Wednesday, August 25, 2010

3, 2, 1... 1, 2, 3... What the Eff Is Wrong With Me?

I should not be feeling like this.

Overall, the pieces of my life are genuinely and honestly falling into place. Some by mere chance and others by a stroke of dumb luck. But as I sit here and write this, I have two major bills that apparently went unpaid. No, I can't tell you how that happened. And no, I don't have the money to pay them - either of them.

I'm not sure how it happened but I let a major piece of my life - my finances - get by me. I mean, usually when something goes unpaid it it entirely on purpose and the creditor is made well aware that they shan't receive payment this go round. Ah, well. What can I do except keep on trudging forward?

In other news, I have gone bat shit crazy. I actually said to someone (out loud mind you) that I would "stomp a hole in his face and piss in it". "He" is my boss.
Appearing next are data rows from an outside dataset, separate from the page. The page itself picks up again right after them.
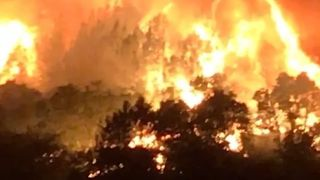 California Governor Asks Trump for Major Disaster Declaration as Wildfires Grow - Video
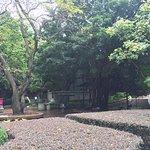 Wan Chai Park (2)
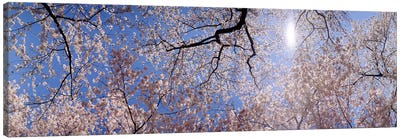 Low angle view of Cherry Blossom treesWashington DC, USA Canvas Print #PIM6329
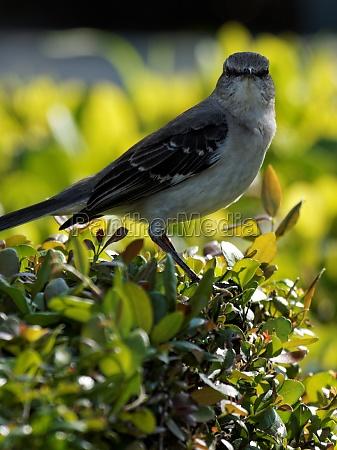 dyr fugl wildlife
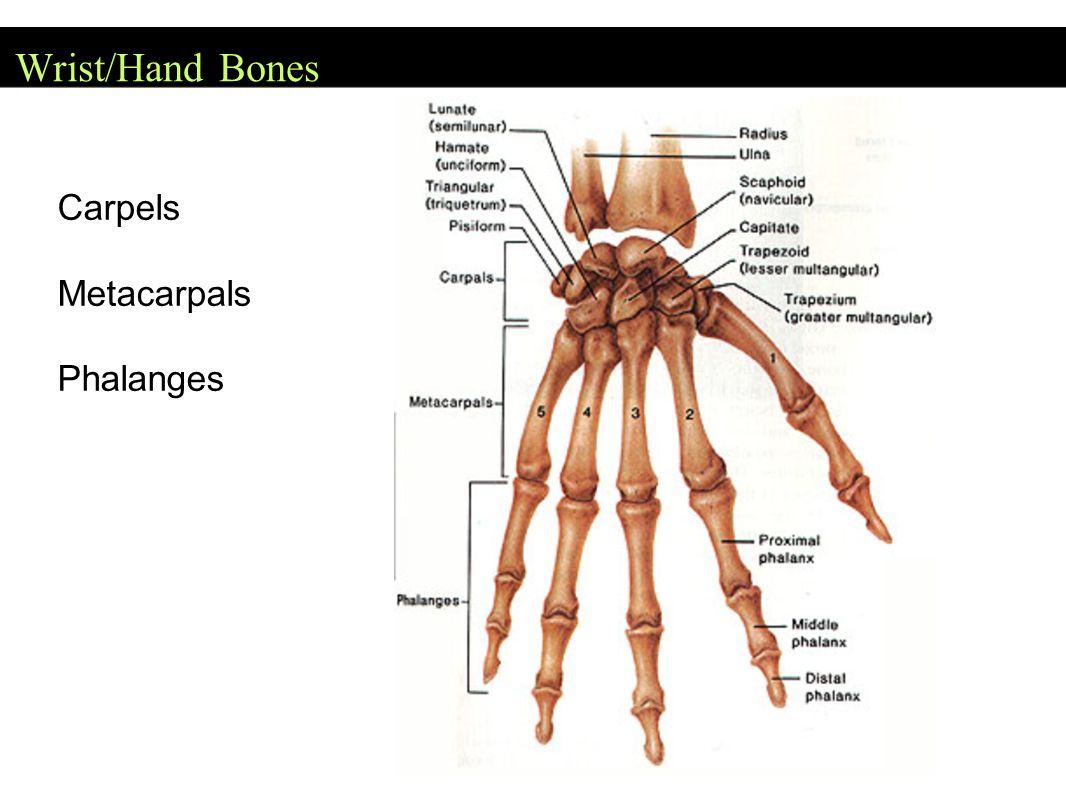 Wrist/Hand Bones Carpels Metacarpals Phalanges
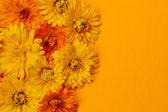 Calendula flowers background — Stock Photo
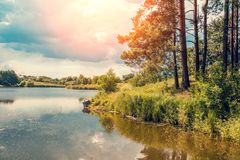 Seeblick mit Bäumen auf dem Ufer Stockbild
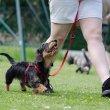 Mikor van szükségünk kutyakiképzésre?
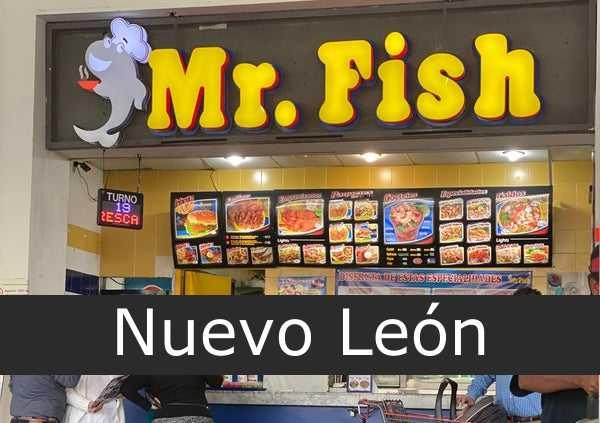 mr. fish Nuevo León
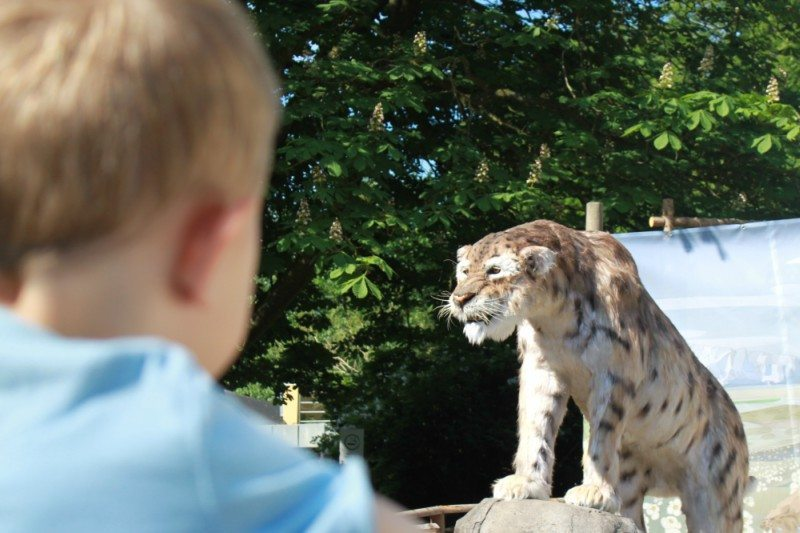 Zoo i Aalborg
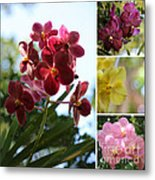 Orchid Collage Metal Print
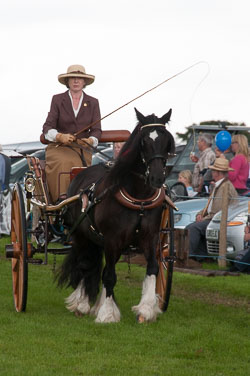 Holsworthy Show, August 2012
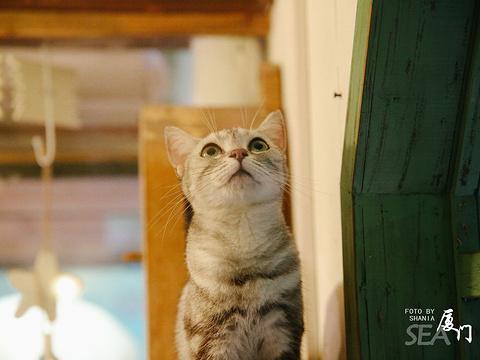顶澳仔猫街旅游景点图片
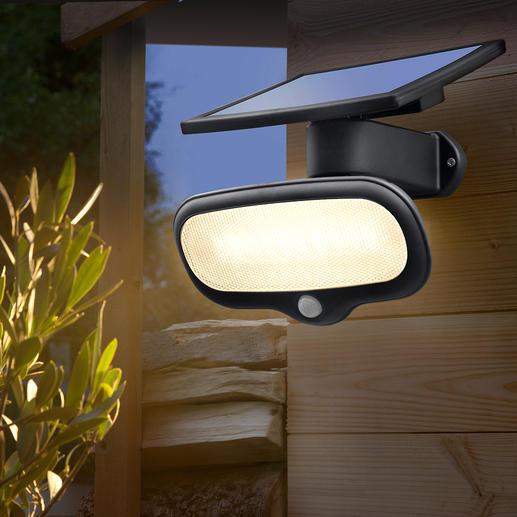 Lampe solaire de sécurité 500 lumen Plus clair qu'une ampoule de 40 watts et sans aucun frais d'électricité.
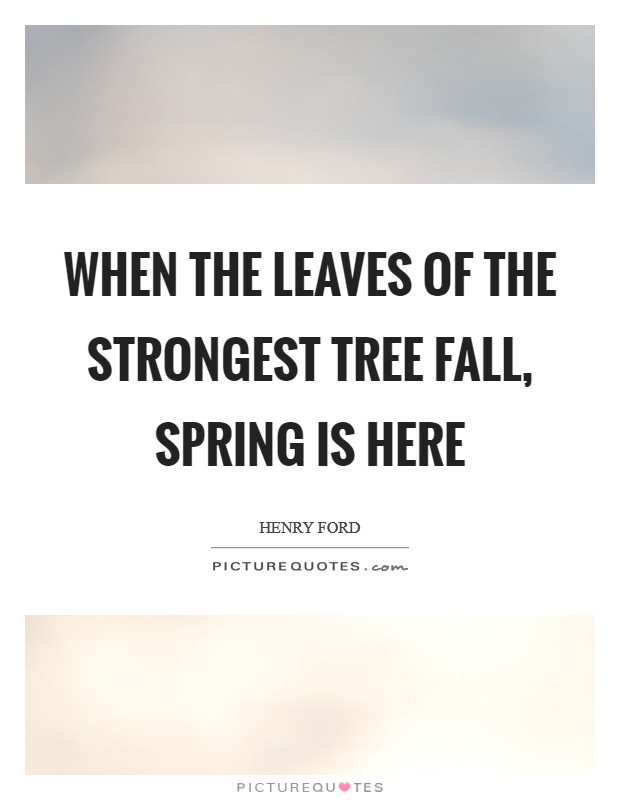 When the leaves of the strongest tree fall, spring is here Picture Quote #1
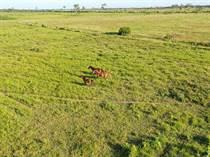 Farms and Acreages for Sale in Orange Walk , Orange Walk $937,500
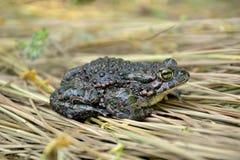 viridis жабы bufo зеленые Стоковые Фотографии RF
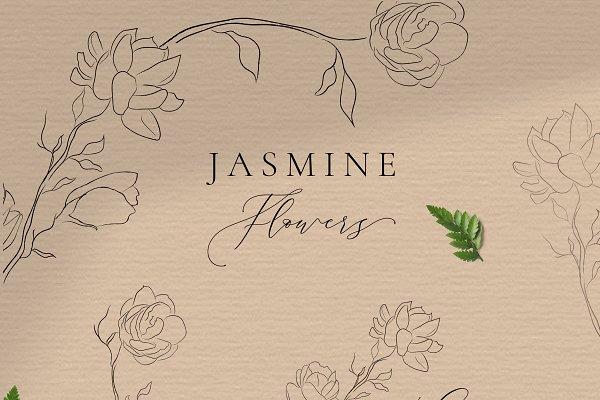 Jasmine Flowers Line Art Elements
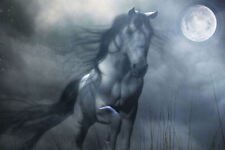 Framed Print - Horse Running in the Misty Moonlight (Picture Poster Gothic Art)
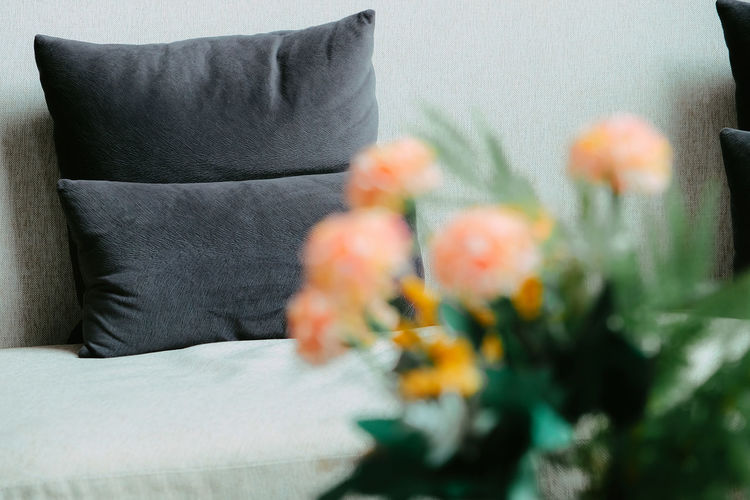 Close-up of flowering plant on sofa at home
Now, he knows how to pluck my strings. It's like he looks for new ways to make me create new methods of torture. He is the tiny drip from your faucet that you ignore until you realize that the stopper has been in the tub and now your whole bathroom is in your downstairs neighbor's apartment.

I've gone so far overboard that I managed to condescend to my dentist's receptionist. (But seriously, how many times do I have to say that I'm not coming in until October?)

I tried talking to my Grammy about it; she knows how to make things better. But all that did was make me miss her. And I'll tell you what else it did. It almost almost! brought on the slightest tear because I really just wanted to be with her.

And I get to meet Nat's new boyfriend tonight. Is it wrong that I don't give a damn? Not because I think he'll be a worthless no-good but because I really feel like she should be focusing on getting a goddamn apartment! She is homeless and I'm pretty sure that it has yet to occur to her that the kindness of strangers dries up before that of family.

All in all, I think I'm on the verge of firing myself from my own damn life. For all the things that are going right, I seem to be sabotaging myself in another area. So, instead of setting things on fire or smashing them with baseball bats, I'm going to go to McDonald's, get an ice cream cone, and go see April's first cheerleading game.

If I'm not back again this time tomorrow, send a search party to my house.